Accelerated development of pressure overload-induced cardiac hypertrophy and dysfunction in an RyR2-R176Q knockin mouse model.

In response to chronic hypertension, the heart compensates by hypertrophic growth, which frequently progresses to heart failure. Although intracellular calcium (Ca(2+)) has a central role in hypertrophic signaling pathways, the Ca(2+) source for activating these pathways remains elusive. We hypothesized that pathological sarcoplasmic reticulum Ca(2+) leak through defective cardiac intracellular Ca(2+) release channels/ryanodine receptors (RyR2) accelerates heart failure development by stimulating Ca(2+)-dependent hypertrophic signaling. Mice heterozygous for the gain-of-function mutation R176Q/+ in RyR2 and wild-type mice were subjected to transverse aortic constriction.

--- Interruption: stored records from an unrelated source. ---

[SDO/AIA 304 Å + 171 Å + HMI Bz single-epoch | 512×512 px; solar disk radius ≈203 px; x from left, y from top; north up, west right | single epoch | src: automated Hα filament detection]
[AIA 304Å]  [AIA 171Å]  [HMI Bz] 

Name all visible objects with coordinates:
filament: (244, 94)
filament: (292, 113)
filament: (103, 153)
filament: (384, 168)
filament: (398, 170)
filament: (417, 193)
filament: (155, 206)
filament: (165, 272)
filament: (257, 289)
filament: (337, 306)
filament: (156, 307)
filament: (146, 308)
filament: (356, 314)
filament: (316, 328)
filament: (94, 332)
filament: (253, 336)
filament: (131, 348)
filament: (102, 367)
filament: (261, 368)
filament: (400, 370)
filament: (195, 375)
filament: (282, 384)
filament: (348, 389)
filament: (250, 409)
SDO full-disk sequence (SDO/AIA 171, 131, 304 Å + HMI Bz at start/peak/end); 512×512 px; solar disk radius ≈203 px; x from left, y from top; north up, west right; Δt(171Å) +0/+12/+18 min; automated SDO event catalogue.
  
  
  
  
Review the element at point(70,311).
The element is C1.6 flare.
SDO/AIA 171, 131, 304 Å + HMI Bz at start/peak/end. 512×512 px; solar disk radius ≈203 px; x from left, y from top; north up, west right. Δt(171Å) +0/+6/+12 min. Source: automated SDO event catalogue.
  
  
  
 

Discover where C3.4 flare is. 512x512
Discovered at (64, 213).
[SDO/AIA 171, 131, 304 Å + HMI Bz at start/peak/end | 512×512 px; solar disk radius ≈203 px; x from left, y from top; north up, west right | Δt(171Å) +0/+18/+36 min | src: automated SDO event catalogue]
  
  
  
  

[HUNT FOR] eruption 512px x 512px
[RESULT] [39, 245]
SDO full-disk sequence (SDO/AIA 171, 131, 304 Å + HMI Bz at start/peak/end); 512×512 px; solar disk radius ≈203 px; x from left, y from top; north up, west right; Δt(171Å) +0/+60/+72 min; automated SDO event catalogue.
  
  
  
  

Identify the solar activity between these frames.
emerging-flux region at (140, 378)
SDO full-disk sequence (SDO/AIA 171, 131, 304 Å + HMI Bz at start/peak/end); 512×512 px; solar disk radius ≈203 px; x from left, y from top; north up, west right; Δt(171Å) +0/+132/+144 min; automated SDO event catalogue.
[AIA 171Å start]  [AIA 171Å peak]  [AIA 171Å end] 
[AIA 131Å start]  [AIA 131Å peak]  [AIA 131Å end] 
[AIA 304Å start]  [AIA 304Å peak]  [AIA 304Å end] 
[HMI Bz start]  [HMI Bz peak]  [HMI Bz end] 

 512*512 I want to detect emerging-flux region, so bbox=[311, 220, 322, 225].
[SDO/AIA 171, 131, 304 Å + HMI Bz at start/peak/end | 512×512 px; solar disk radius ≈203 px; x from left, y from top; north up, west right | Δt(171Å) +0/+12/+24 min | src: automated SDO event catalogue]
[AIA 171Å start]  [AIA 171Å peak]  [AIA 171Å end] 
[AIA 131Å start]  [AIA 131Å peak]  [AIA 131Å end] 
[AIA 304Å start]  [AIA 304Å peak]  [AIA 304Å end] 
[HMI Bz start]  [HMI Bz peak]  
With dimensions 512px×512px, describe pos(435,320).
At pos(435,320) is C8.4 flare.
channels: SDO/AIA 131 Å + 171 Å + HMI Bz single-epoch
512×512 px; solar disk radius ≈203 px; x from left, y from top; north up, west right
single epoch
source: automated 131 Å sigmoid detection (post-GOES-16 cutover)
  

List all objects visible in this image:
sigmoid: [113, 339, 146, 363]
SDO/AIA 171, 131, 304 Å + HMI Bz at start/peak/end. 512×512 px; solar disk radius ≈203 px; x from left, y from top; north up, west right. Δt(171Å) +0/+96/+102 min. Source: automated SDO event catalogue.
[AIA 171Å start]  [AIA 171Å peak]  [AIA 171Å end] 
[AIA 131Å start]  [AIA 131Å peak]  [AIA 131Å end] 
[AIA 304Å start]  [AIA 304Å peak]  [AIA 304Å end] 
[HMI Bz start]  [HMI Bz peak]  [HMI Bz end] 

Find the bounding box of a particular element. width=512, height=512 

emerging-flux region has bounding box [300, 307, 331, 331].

Cardiac function was significantly lower, and cardiac dimensions were larger at 8 weeks after transverse aortic constriction in R176Q/+ compared with wild-type mice. R176Q/+ mice displayed an enhanced hypertrophic response compared with wild-type mice as assessed by heart weight:body weight ratios and cardiomyocyte cross-sectional areas after transverse aortic constriction. Quantitative PCR revealed increased transcriptional activation of cardiac stress genes in R176Q/+ mice after transverse aortic constriction. Moreover, pressure overload resulted in an increased sarcoplasmic reticulum Ca(2+) leak, associated with higher expression levels of the exon 4 splice form of regulator of calcineurin 1, and a decrease in nuclear factor of activated T-cells phosphorylation in R176Q/+ mice compared with wild-type mice. Taken together, our results suggest that RyR2-dependent sarcoplasmic reticulum Ca(2+) leak activates the prohypertrophic calcineurin/nuclear factor of activated T-cells pathway under conditions of pressure overload.